[Opening Document segment section]

How do you integrate int tan^5(2x)sec^2(2x)?

2 Answers

\frac{\tan^6(2x)}{12}+C

Explanation:

Let \tan (2x)=u\implies 2\sec^2(2x)\ dx=du

\therefore \int \tan^5(2x)\sec^2(2x)\ dx

=\int u^5\ {du}/{2}

=1/2\int u^5\ du

=1/2 \cdot u^6/6+C

=\frac{\tan^6(2x)}{12}+C

Jul 27, 2018

tan^6(2x)/12+c

Explanation:

We'll have to make a trigonometric substitution here, and we have tangents and secants, so we're looking for either a tangent with an odd power or a secant with an event power.

Since we have both in this case, it does not matter which one we choose for substitution. In this particular case, it seems like using tan(2x) would be easier because we already have a sec^2(2x).

So:

color(red)(u = tan(2x)
color(blue)(du = 2sec^2(2x)dx

Plugging that back into the original integral:

inttan^5(2x)sec^2(2x)dx

int2/2*tan^5(2x)sec^2(2x)dx

int1/2*color(red)(tan)^5color(red)((2x))*color(blue)(2sec^2(2x)dx

int1/2*color(red)(u)^5color(blue)(du

1/12u^6+c

Substitute u back in:

1/12tan^6(2x)+c or tan^6(2x)/12+c

[Closing Document segment section]
[Opening Raw data section]

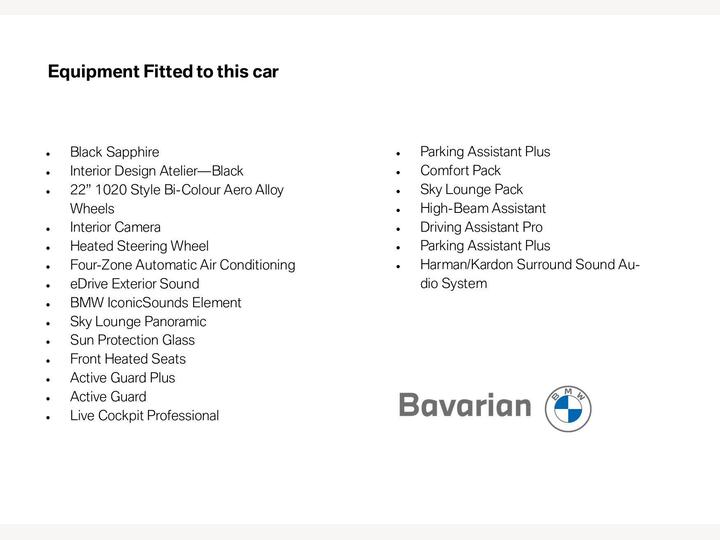 Equipment Fitted to this car

• Black Sapphire
• Interior Design Atelier—Black
• 22" 1020 Style Bi-Colour Aero Alloy Wheels
• Interior Camera
• Heated Steering Wheel
• Four-Zone Automatic Air Conditioning
• eDrive Exterior Sound
• BMW IconicSounds Element
• Sky Lounge Panoramic
• Sun Protection Glass
• Front Heated Seats
• Active Guard Plus
• Active Guard
• Live Cockpit Professional

• Parking Assistant Plus
• Comfort Pack
• Sky Lounge Pack
• High-Beam Assistant
• Driving Assistant Pro
• Parking Assistant Plus
• Harman/Kardon Surround Sound Audio System

Bavarian
BMW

[Closing Raw data section]

:: Exercise details ::
Reproduce the passage of the integration text between "We'll have to" and "an event power.", inclusive. Work only from the calculus text when responding.

:: Exercise answer ::
We'll have to make a trigonometric substitution here, and we have tangents and secants, so we're looking for either a tangent with an odd power or a secant with an event power.